Rastogi chose to work with silver and gold because they are very biocompatible materials that readily link any DNA or any protein. In turn, that DNA or protein works as a probe to catch the target protein or nucleic acid, providing quick identification of it. The technology has applications in food safety, providing detection of E. coli and other toxins, and in medical diagnostics for a wide range of disease detection.

This summer Rastogi will get help from Lake City High School Chemistry teacher Kevin Haler, investigating the use of gold and silver nanoparticles to improve the sensitivity and speed of pathogen detection. That research partnership will be funded over the next two summers by a $15,000 M.J. Murdock Grant.

“We are trying to reduce the time it takes to identify and quantify the bacteria,” Rastogi said. “Standard tests currently take 18-24 hours. We hope to bring the time it takes to identify a pathogen down to 2 or 3 hours.”

With the use of the magnetic particles, you can capture the organisms from a larger sample and get a more sensitive analysis and accurate reading, he added.

When the improvement is incorporated into biosensors, it will result in more rapid pathogen detection, ensuring freshness, and consumer safety. The biosensor will have direct application to perishable foods like spinach, peanut butter and meat, all of which have been sources of major E. coli outbreaks in the recent past.

The BNAL also works collaboratively with University of Idaho Professor Tom Bitterwolf to develop a zinc detection probe on modified silica nanoparticles and mesoporous silica particles. That BNAL team is synthesizing organic molecules that link to those particles—and only those—providing extremely accurate identification.

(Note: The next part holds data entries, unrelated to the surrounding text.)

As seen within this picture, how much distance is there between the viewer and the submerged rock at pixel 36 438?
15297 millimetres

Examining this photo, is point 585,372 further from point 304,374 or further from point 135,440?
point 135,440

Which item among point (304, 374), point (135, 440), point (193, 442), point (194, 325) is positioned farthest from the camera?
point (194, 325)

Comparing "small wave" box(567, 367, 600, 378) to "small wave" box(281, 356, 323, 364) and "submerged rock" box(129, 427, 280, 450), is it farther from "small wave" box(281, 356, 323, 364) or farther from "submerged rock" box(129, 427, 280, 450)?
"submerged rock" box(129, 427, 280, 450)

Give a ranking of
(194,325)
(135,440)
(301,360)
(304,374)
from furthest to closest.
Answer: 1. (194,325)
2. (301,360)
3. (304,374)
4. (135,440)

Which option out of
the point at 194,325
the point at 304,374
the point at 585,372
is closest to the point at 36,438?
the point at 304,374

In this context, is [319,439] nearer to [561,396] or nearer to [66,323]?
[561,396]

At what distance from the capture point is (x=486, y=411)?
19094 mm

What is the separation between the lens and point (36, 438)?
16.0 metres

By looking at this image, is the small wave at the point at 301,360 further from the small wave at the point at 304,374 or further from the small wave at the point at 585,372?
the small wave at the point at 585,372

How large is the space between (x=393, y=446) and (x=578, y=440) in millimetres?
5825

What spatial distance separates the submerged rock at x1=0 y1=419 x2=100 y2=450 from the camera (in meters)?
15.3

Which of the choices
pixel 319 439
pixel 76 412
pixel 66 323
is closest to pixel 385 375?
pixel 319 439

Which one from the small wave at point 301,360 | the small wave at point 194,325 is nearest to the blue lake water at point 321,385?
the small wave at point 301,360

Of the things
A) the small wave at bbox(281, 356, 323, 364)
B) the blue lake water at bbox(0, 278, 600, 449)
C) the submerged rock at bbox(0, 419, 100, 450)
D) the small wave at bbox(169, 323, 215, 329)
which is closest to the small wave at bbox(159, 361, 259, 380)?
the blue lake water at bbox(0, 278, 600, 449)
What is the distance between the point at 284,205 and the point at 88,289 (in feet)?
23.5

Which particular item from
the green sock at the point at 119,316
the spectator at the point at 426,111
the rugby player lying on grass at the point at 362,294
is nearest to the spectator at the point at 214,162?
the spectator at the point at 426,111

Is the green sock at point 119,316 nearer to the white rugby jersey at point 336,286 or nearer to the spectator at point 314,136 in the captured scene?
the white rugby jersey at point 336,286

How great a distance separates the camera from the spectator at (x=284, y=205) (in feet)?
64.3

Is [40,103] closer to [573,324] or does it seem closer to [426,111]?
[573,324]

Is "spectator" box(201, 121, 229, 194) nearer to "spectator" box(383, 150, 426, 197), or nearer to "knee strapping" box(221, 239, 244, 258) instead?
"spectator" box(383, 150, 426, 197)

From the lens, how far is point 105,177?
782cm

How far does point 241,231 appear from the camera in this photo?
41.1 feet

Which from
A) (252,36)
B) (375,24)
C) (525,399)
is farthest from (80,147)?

“Doctor Rastogi is an enthusiastic and highly skilled organic chemist. He has a strong confidence that he can synthesize required organic chemicals for use in our nanosensors, and has succeeded in developing a number of nanomaterials for our research,” said Larry Branen, University of Idaho Vice President for Northern Idaho and Director of BNAL. “Shiva is a strong team member and leader for our group.”

BNAL research focuses on applications of nanotechnology and biosensors to food, agricultural, environmental and health systems.

The University of Idaho Coeur d’Alene Science Lab, where Rastogi and other BNAL scientists work, is equipped for organic synthesis, nanomaterials synthesis, molecular biology, microbiology and food and water science research.